= Excerpt to read =
Plotting ninetails data • ninetails

This vignette documents all plotting functions provided by ninetails for visualizing classification results, residue composition, poly(A) tail distributions, and positional patterns. For interactive exploration of these plots, see vignette("shiny_app").

All plotting functions return ggplot2 objects and can be further customized with standard ggplot2 layers (themes, scales, labels).

Read classification

plot_class_counts() produces bar charts of read classification results. The type argument controls the level of detail.

plt <- ninetails::plot_class_counts(
  class_data       = class_data,
  grouping_factor  = "sample_name",
  frequency        = TRUE,
  type             = "N"
)
print(plt)

Parameters

Parameter	Type	Default	Description
`class_data`	data.frame	required	Read classification table from ninetails
`grouping_factor`	character	`NA`	Column name to group by (e.g., `"sample_name"`, `"group"`)
`frequency`	logical	`FALSE`	If `TRUE`, show proportions instead of raw counts
`type`	character	`"N"`	Level of detail (see below)

Classification views

Type	Description	Categories shown
`"N"`	Summary	decorated, blank, unclassified
`"R"`	Detailed	All comment codes (YAY, MAU, MPU, IRL, UNM, BAC)
`"A"`	Decorated only	Only decorated reads

Bar chart showing read classes at the decorated/blank/unclassified level

Detailed classification

All reads — decorated, blank, and unclassified — are included and colour-coded by their comment code.

plt <- ninetails::plot_class_counts(
  class_data       = class_data,
  grouping_factor  = "sample_name",
  frequency        = TRUE,
  type             = "R"
)
print(plt)

Bar chart showing all read classes broken down by comment code

Residue counts

plot_residue_counts() shows the distribution of non-adenosine residue types (C, G, U) across samples or conditions. Two counting modes are available:

By residue (default): Counts every individual non-A residue occurrence. A read with two C residues contributes 2 to the C count.
By read (by_read = TRUE): Counts each read once per residue type. A read with two C residues contributes 1 to the C count.

plt <- ninetails::plot_residue_counts(
  residue_data     = residue_data,
  grouping_factor  = "sample_name",
  frequency        = TRUE,
  by_read          = FALSE
)
print(plt)

Parameters

Parameter	Type	Default	Description
`residue_data`	data.frame	required	Non-A residue table from ninetails
`grouping_factor`	character	`NA`	Grouping column
`frequency`	logical	`FALSE`	Show proportions instead of counts
`by_read`	logical	`FALSE`	Count by read instead of by individual residue

Bar chart showing counts of C, G, and U residues per sample

Non-A abundance

plot_nonA_abundance() shows the frequency of reads containing one, two, or three or more separate non-adenosine residues per read. Frequencies are computed relative to the total number of decorated reads in each sample.

plt <- ninetails::plot_nonA_abundance(
  residue_data     = residue_data,
  grouping_factor  = "sample_name"
)
print(plt)

Parameters

Parameter	Type	Default	Description
`residue_data`	data.frame	required	Non-A residue table from ninetails
`grouping_factor`	character	`NA`	Grouping column

The legend shows three categories: single (one non-A per read), two (exactly two), and more (three or more).

= Directive a =
In the listing, copy out word for word the lines from the one containing "How far removed" through the one containing "2.79 metres", including both of those lines.

= Task data =
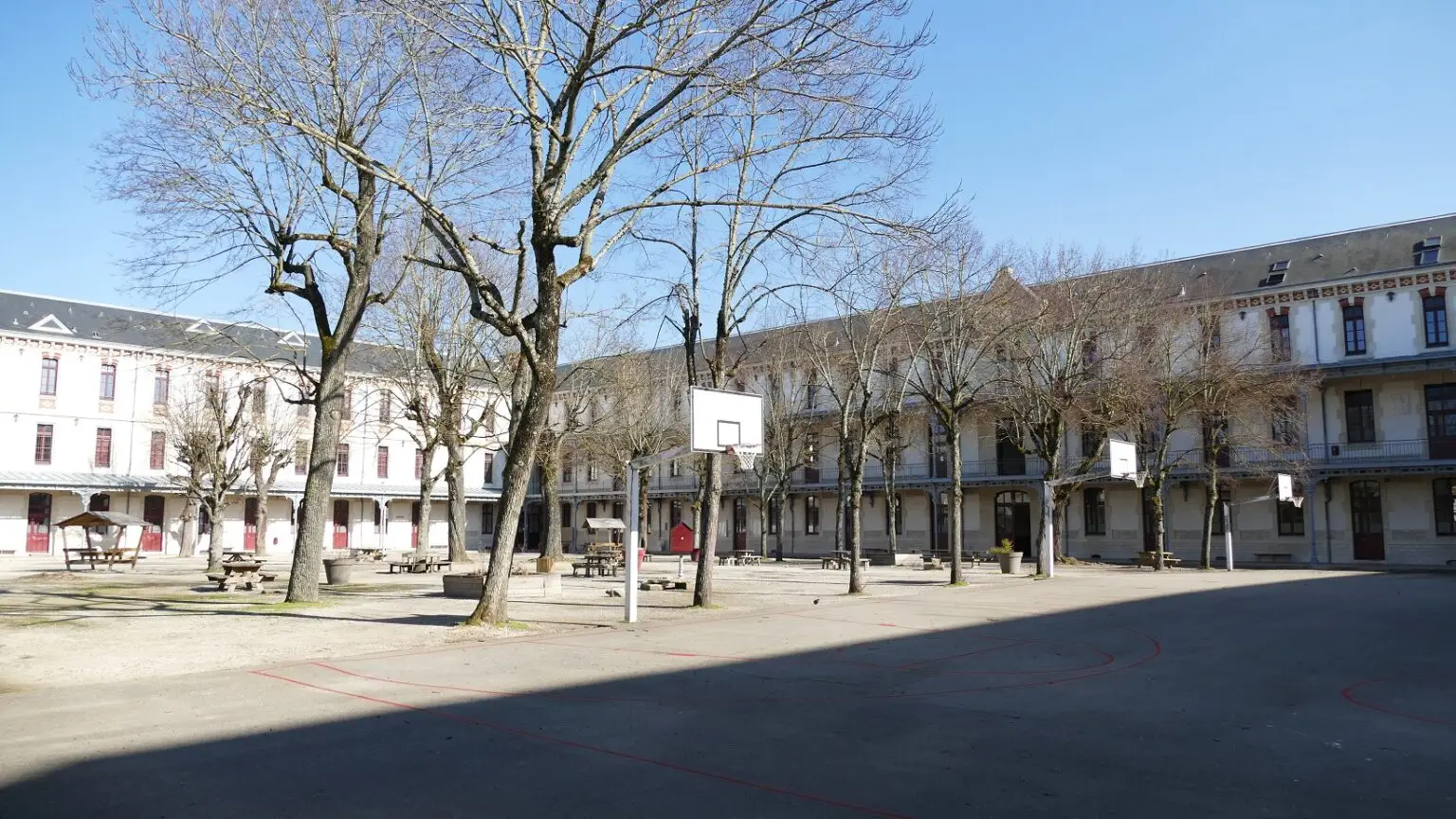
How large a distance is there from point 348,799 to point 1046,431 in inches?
1176

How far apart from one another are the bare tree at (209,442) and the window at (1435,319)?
140 feet

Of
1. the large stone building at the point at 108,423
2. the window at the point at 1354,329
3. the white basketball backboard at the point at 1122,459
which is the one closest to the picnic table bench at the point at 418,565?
the large stone building at the point at 108,423

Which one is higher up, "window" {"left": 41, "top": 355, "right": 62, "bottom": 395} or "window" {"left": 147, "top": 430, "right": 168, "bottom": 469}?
"window" {"left": 41, "top": 355, "right": 62, "bottom": 395}

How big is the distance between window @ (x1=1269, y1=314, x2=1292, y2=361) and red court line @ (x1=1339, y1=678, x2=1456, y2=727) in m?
31.5

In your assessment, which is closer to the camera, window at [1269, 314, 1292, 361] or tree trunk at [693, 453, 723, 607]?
tree trunk at [693, 453, 723, 607]

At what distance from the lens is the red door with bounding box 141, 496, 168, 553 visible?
4847 centimetres

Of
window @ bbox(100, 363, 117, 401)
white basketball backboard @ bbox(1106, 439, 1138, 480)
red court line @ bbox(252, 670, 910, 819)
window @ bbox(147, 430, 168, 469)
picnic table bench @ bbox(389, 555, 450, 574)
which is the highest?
window @ bbox(100, 363, 117, 401)

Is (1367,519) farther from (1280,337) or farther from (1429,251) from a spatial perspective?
(1429,251)

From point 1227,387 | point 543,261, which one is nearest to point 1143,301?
point 1227,387

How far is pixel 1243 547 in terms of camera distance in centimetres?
3997

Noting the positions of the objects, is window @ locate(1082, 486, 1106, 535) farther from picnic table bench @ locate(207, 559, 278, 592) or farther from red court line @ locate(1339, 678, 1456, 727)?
red court line @ locate(1339, 678, 1456, 727)

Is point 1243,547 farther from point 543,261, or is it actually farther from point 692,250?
point 543,261

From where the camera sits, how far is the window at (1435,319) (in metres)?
36.8

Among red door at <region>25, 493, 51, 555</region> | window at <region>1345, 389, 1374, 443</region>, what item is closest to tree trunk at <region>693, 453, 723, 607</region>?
window at <region>1345, 389, 1374, 443</region>
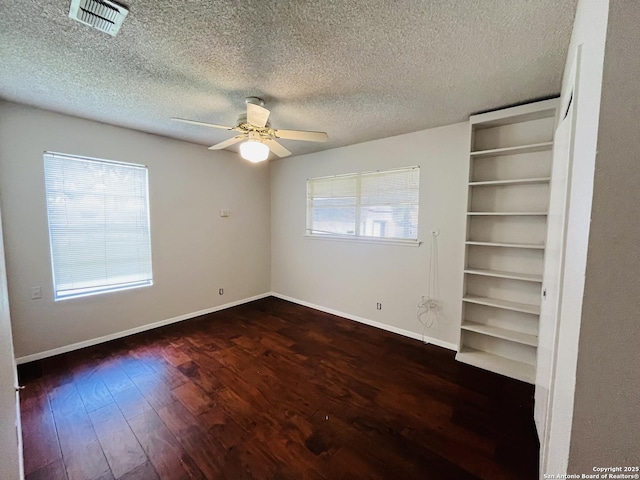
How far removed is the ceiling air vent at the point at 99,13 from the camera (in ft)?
4.19

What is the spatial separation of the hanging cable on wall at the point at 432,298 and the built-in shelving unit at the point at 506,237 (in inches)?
12.7

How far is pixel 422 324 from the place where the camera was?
3.22 m

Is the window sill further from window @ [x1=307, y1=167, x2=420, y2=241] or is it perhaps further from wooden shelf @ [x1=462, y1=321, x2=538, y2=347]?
wooden shelf @ [x1=462, y1=321, x2=538, y2=347]

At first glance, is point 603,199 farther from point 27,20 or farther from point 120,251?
point 120,251

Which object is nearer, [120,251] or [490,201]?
[490,201]

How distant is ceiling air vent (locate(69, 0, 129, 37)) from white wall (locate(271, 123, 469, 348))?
2.79 metres

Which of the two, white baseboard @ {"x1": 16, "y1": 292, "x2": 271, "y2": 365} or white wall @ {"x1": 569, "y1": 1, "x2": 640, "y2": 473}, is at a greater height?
white wall @ {"x1": 569, "y1": 1, "x2": 640, "y2": 473}

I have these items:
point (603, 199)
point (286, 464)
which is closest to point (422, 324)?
point (286, 464)

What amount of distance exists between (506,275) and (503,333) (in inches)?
23.3

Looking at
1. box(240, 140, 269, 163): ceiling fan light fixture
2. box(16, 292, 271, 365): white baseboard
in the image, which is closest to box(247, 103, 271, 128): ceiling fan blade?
box(240, 140, 269, 163): ceiling fan light fixture

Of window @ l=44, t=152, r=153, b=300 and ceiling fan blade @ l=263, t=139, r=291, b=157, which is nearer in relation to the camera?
ceiling fan blade @ l=263, t=139, r=291, b=157

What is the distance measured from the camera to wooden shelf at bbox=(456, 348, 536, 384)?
244 cm

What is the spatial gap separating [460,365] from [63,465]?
3166 mm

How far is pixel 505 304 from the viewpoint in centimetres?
254
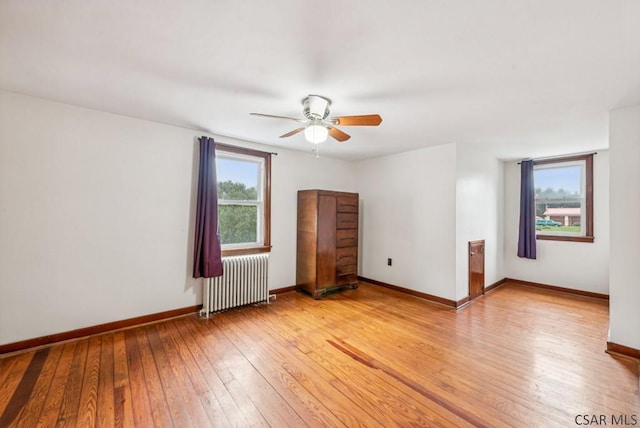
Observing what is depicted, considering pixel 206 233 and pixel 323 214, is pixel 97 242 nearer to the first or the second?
pixel 206 233

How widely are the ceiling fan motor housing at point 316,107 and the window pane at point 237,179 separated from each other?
178 centimetres

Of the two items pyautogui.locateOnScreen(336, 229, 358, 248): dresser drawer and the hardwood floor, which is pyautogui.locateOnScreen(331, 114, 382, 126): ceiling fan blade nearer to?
the hardwood floor

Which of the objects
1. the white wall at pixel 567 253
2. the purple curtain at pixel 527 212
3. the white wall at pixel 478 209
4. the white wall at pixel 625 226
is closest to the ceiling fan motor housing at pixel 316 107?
the white wall at pixel 478 209

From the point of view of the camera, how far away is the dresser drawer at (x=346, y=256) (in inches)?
169

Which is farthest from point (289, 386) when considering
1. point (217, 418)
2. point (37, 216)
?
point (37, 216)

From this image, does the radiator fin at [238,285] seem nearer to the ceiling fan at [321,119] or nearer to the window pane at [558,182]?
the ceiling fan at [321,119]

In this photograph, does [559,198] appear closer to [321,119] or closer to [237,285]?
[321,119]

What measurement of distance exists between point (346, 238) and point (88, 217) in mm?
3292

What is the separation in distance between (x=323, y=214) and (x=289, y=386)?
245 cm

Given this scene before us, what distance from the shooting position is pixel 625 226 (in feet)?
8.00

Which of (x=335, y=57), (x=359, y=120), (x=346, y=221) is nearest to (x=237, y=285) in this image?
(x=346, y=221)

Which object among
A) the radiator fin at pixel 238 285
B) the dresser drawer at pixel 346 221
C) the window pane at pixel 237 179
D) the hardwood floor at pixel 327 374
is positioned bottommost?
the hardwood floor at pixel 327 374

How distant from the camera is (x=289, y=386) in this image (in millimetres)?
1994

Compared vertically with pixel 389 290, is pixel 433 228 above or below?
above
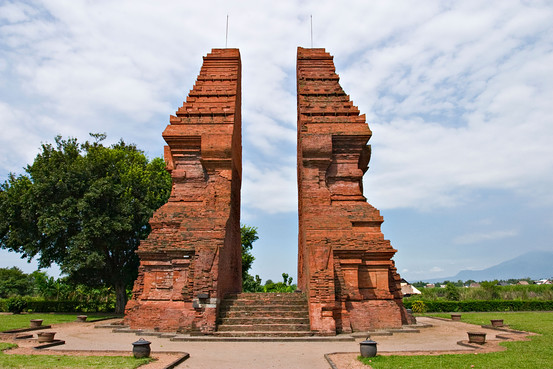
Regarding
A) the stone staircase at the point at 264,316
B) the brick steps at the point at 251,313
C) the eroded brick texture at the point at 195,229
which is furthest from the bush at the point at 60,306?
the brick steps at the point at 251,313

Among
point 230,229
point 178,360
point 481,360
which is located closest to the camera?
point 481,360

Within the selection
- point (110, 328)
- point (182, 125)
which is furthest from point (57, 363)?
point (182, 125)

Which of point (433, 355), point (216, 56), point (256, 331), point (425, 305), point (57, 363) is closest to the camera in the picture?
point (57, 363)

= Directive b =
Answer these questions about the ninetails plotting page:
(i) Which categories does plot_class_counts() show when type is "N"?
(ii) When by_read = TRUE, how much does a read with two C residues add to the C count?
(iii) In plot_nonA_abundance(), what total are the frequencies computed relative to?

= Full solution a =
How far removed is the ceiling air vent at the point at 99,13 from the camera (in ft)?
4.19

What is the spatial separation of the hanging cable on wall at the point at 432,298 and the built-in shelving unit at the point at 506,237 (in inches)?
12.7

How far is pixel 422 324 from the place where the camera was?
3.22 m

Is the window sill further from window @ [x1=307, y1=167, x2=420, y2=241] or is it perhaps further from wooden shelf @ [x1=462, y1=321, x2=538, y2=347]?
wooden shelf @ [x1=462, y1=321, x2=538, y2=347]

At first glance, is point 603,199 farther from point 27,20 or farther from point 120,251?
point 120,251

Which object is nearer, [120,251] or [490,201]?
[490,201]

How distant is ceiling air vent (locate(69, 0, 129, 37)) from white wall (locate(271, 123, 469, 348))?
2.79 metres

= Full solution b =
(i) Decorated, blank, and unclassified.
(ii) 1.
(iii) The total number of decorated reads in each sample.